▶ [Extracted text]:
Mendenhall has a wide base of support from across the ideological spectrum in the straight head-to-head matchup. While Salt Lake City is primarily a Democratic city, winning the support of the Republican minority could be a key to victory.

  • “Strong” Republicans prefer Mendenhall over Escamilla 45-38%. 14% are undecided
  • Moderate Republicans support Mendenhall over Escamilla 47-35%.
  • Independent voters who lean toward the GOP pick Mendenhall by a 50-23% margin.
  • Mendenhall leads among independent voters 40-29% with 28% undecided.
  • “Strong” Democrats choose Mendenhall 54-32%.
  • The two candidates are essentially tied among monderate Democrats, with Mendenhall getting 39% support and Escamilla at 36%.
  • It’s also close among independent voters who lean Democratic. Those voters narrowly pick Mendenhall 42-36%.

The race has been touted as a matchup between the east and west sides of Salt Lake City. As expected, Escamilla pulls support from the west since that’s the area she represents in the state legislature. But, Mendenhall has a clear advantage on the east side of the city.

  • Council Districts 1 and 2, which sit on the west side of the city, favor Escamilla. 46% of voters in District 1 and 52% of voters in District 2 prefer Escamilla, while Mendenhall gets 34 and 40% support respectively.
  • Council District 3, which includes the area around the University of Utah, is nearly evenly split between the two candidates. 42% of voters there choose Escamilla while 39% are behind Mendenhall.

Mendenhall has a clear advantage in Districts 4-7.

  • She has a 30-point lead in District 4 (52-22%)

▶ [Directive 1]: Duplicate everything in the mayoral poll summary from "Mendenhall has a wide" down to "a 50-23% margin.".
▶ [Directive 2]: List every council district for which the mayoral poll summary gives a specific percentage of support for each candidate.
▶ [Directive 3]: According to the mayoral poll summary, which side of Salt Lake City does Escamilla represent in the state legislature?

▶ [Data]:
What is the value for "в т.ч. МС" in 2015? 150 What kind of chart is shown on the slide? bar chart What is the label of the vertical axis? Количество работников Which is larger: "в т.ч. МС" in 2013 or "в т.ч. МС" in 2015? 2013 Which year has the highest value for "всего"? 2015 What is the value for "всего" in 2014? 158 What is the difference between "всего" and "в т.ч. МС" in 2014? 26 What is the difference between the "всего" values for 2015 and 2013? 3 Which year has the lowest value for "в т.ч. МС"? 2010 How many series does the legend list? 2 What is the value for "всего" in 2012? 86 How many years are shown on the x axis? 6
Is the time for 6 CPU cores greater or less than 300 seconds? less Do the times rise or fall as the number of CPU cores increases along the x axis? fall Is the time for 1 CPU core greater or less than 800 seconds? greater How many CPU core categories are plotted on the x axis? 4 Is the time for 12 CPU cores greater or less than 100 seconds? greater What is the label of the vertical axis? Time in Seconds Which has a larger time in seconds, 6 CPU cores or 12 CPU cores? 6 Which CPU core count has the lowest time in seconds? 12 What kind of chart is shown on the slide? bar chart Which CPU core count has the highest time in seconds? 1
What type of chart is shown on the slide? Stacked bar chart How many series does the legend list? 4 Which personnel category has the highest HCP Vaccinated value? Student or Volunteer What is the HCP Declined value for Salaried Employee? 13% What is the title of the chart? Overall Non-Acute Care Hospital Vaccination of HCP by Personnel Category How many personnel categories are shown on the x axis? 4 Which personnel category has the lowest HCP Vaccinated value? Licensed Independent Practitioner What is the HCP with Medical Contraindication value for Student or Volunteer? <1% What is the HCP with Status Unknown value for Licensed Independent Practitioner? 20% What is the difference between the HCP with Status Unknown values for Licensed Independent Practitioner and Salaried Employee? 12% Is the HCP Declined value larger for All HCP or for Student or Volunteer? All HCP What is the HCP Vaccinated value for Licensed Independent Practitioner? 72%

▶ [Exercise output 1]:
Mendenhall has a wide base of support from across the ideological spectrum in the straight head-to-head matchup. While Salt Lake City is primarily a Democratic city, winning the support of the Republican minority could be a key to victory.

  • “Strong” Republicans prefer Mendenhall over Escamilla 45-38%. 14% are undecided
  • Moderate Republicans support Mendenhall over Escamilla 47-35%.
  • Independent voters who lean toward the GOP pick Mendenhall by a 50-23% margin.

▶ [Exercise output 2]: District 1, District 2, District 3, District 4

▶ [Exercise output 3]: The west side of the city.